Available with limitations in CSE Lite (1.73), CSE Pro (1.73)

Available without limitations in:  EE

The module lifecycle stageGeneral Availability
The module has requirements for installation

The module brings NVIDIA GPU management to Deckhouse Kubernetes Platform. It supports two stacks (modes):

  • Device Plugin mode (default): NFD/GFD, NVIDIA device plugin (Exclusive/TimeSlicing/MIG), MIG manager, DCGM/Exporter with Grafana dashboards. Deployed into d8-nvidia-gpu.
  • DRA mode (dra.enabled: true): Dynamic Resource Allocation — gpu-controller, gpu-node-agent, nvidia-adapter, DCGM/Exporter. Deployed into d8-nvidia-gpu. Requires Kubernetes ≥ 1.34.

DRA mode is experimental. Do not enable it in production clusters.

Main features

  • Automatic containerd configuration and NVIDIA runtime setup on GPU nodes via NodeGroupConfiguration — no manual containerd tuning required.
  • Three GPU sharing modes: Exclusive (one Pod per GPU), TimeSlicing (multiple Pods share one GPU), and MIG (hardware partitioning for A100/H100).
  • DRA mode (Dynamic Resource Allocation) for fine-grained GPU scheduling using the Kubernetes ResourceClaim/ResourceSlice API (requires Kubernetes ≥ 1.34).
  • Automatic MIG profile reconfiguration with controlled node drain and reboot when required.
  • DCGM Exporter with pre-built Grafana dashboards for GPU health, utilisation, and MIG state monitoring.
  • PhysicalGPU custom resource (DRA mode) — inventory of physical GPUs per node with PCI details, driver state, and partition capabilities.
  • Seamless migration from Device Plugin mode to DRA without manual namespace cleanup.

Prerequisites

  • NVIDIA driver and NVIDIA Container Toolkit are installed on target nodes (containerd/runtime is configured by this module via NodeGroupConfiguration).
  • spec.gpu is set in the target NodeGroup (sharing: Exclusive, TimeSlicing, or MIG).
  • For DRA mode: Kubernetes ≥ 1.34 and dra.enabled: true in ModuleConfig.

Enable DRA mode

DRA mode is experimental. Do not enable it in production clusters.

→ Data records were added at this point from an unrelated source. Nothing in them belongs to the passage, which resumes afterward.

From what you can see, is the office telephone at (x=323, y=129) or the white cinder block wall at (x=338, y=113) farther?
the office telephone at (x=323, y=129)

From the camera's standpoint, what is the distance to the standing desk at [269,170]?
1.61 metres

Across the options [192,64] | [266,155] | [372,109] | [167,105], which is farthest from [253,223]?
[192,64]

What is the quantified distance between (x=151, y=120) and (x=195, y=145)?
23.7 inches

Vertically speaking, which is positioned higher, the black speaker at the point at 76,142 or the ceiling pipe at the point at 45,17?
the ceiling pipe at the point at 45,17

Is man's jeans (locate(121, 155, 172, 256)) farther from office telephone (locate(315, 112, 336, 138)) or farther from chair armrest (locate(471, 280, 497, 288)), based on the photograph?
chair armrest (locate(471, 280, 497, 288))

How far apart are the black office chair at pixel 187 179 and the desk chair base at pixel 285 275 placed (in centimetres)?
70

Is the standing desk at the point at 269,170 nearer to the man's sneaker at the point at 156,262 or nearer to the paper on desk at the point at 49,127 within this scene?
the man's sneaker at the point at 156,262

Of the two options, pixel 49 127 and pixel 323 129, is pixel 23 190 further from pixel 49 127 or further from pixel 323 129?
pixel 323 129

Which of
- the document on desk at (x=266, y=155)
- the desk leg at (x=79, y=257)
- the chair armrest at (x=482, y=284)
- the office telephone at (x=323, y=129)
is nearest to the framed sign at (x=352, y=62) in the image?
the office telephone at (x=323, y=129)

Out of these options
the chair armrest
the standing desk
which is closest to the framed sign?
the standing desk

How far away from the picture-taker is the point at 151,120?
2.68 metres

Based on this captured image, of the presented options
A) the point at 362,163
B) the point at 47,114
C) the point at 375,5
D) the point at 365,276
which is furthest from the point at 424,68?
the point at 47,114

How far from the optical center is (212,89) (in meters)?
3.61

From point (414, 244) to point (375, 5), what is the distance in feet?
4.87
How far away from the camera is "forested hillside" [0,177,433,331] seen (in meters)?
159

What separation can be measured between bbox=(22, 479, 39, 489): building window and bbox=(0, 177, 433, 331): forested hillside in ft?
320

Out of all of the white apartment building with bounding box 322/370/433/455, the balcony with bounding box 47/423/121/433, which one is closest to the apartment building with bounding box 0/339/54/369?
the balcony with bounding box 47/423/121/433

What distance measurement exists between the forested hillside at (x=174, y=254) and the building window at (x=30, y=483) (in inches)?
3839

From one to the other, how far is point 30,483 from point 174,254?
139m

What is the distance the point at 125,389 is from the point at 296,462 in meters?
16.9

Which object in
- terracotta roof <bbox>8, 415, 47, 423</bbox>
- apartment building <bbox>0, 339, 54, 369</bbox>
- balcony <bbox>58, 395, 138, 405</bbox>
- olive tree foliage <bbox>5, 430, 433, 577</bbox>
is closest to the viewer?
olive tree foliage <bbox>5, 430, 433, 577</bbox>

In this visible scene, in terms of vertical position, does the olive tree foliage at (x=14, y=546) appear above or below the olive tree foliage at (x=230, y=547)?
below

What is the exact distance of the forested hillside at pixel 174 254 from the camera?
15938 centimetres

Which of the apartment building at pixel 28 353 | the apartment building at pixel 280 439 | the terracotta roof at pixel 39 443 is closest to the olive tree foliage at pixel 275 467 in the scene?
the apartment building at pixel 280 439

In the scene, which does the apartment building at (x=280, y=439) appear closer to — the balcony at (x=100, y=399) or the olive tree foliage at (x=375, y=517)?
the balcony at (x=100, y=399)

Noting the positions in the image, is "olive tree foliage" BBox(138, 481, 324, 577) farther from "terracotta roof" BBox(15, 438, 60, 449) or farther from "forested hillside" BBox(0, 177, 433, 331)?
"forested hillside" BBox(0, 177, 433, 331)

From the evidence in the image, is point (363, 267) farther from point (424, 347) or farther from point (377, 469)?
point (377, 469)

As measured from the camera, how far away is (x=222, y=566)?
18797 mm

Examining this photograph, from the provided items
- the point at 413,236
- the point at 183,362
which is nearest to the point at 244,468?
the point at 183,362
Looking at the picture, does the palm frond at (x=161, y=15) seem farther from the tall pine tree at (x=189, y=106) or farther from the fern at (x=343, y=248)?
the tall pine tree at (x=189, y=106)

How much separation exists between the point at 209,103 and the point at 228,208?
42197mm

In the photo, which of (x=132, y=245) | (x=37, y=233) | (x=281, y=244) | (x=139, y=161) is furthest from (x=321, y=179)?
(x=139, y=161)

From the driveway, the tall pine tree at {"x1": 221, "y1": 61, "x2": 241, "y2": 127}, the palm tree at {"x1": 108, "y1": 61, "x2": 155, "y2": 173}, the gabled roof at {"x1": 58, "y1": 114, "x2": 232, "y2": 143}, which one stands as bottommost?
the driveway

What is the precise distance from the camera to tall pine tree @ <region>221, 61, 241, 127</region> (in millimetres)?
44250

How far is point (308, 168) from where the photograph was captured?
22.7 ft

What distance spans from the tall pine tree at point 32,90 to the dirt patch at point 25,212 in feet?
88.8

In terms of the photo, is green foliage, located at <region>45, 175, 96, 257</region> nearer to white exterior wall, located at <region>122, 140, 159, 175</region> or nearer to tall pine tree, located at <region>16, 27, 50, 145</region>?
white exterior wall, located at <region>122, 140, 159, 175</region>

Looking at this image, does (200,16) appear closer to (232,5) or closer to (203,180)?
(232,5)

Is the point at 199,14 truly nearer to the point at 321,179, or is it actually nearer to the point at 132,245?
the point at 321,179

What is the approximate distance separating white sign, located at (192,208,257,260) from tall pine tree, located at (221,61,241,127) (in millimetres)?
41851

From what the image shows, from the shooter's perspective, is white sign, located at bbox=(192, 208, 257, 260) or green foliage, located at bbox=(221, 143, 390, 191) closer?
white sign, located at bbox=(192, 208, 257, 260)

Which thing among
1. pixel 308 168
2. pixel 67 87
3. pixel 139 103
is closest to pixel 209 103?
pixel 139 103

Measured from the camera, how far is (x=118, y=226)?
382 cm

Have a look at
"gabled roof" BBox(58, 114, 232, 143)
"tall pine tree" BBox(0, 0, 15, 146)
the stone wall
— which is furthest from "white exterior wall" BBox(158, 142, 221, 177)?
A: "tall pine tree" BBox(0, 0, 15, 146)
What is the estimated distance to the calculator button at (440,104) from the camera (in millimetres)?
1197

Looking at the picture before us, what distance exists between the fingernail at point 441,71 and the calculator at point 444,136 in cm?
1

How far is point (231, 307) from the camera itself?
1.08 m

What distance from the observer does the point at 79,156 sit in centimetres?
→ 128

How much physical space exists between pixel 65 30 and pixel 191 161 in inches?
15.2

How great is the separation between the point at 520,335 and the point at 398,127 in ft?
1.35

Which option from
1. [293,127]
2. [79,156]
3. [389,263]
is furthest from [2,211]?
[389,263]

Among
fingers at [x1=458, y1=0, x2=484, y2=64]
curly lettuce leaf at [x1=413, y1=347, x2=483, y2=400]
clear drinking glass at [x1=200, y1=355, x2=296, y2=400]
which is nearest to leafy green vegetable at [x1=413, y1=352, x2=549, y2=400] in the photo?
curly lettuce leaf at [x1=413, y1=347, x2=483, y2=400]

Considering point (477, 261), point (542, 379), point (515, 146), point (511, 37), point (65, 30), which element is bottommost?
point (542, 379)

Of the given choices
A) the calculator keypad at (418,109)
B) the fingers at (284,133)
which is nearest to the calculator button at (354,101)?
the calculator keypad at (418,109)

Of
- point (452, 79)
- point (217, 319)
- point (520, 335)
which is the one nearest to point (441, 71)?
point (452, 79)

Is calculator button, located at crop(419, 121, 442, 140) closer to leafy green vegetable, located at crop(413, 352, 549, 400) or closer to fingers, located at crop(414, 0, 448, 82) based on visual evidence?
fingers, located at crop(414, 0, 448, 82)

To switch to DRA, set dra.enabled: true in ModuleConfig gpu and configure the NodeGroup:

apiVersion: deckhouse.io/v1alpha1
kind: ModuleConfig
metadata:
  name: gpu
spec:
  enabled: true
  version: 1
  settings:
    dra:
      enabled: true

The module will automatically remove the Device Plugin stack from d8-nvidia-gpu and deploy the DRA stack into the same namespace. No manual cleanup is required.

What the module deploys

Device Plugin mode (namespace d8-nvidia-gpu):

  • Node Feature Discovery (NFD) and GPU Feature Discovery (GFD) for GPU labeling.
  • NVIDIA device plugin supporting Exclusive/TimeSlicing/MIG modes.
  • MIG manager and configs for MIG-capable GPUs.
  • DCGM Exporter and ready Grafana dashboards for GPU health.

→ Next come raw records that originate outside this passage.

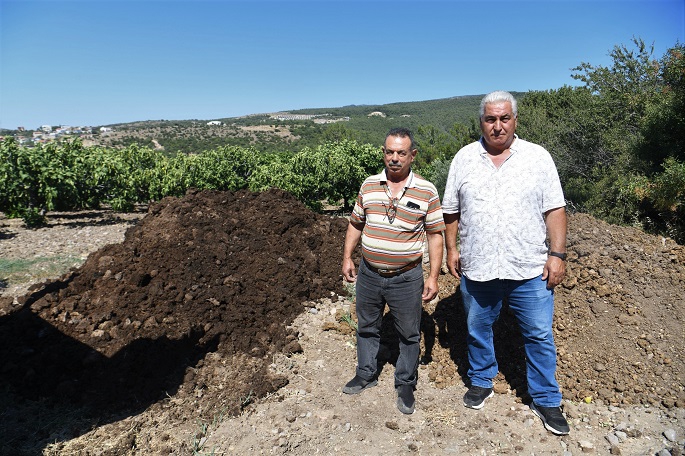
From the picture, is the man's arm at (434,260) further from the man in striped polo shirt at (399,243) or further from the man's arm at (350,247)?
the man's arm at (350,247)

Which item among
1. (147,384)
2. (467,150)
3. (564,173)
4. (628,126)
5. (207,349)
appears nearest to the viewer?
(467,150)

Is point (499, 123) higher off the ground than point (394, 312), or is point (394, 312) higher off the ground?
point (499, 123)

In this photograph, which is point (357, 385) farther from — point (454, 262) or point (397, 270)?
point (454, 262)

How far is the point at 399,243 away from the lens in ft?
9.22

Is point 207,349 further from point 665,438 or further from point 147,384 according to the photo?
point 665,438

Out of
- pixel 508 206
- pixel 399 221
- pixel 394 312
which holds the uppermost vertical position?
pixel 508 206

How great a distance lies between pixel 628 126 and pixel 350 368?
1184 centimetres

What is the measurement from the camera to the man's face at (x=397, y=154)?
2705 millimetres

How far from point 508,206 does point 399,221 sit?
0.69 metres

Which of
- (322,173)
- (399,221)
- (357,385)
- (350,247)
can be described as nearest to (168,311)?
(357,385)

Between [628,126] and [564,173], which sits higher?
[628,126]

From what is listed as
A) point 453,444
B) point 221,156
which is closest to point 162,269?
point 453,444

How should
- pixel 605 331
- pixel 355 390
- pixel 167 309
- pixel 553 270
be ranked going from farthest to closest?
pixel 167 309 → pixel 605 331 → pixel 355 390 → pixel 553 270

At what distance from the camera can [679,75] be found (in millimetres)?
7852
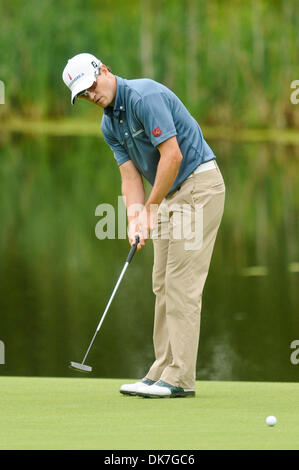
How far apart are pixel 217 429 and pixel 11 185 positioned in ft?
67.6

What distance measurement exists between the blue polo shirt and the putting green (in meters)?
0.87

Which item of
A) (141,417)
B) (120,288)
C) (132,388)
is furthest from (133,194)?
(120,288)

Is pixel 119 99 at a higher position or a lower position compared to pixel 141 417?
higher

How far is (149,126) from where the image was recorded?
427cm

DRA mode (namespace d8-nvidia-gpu):

  • gpu-controller — central DRA controller managing ResourceClaim/ResourceSlice API.
  • gpu-node-agent — per-node GPU discovery and ResourceSlice publishing.
  • nvidia-adapter — per-node CDI device injection into containers.
  • DCGM Exporter and Grafana dashboards.

See module configuration and architecture for a full component breakdown.

Monitoring

DCGM Exporter publishes metrics; Grafana dashboards show GPU load and MIG state.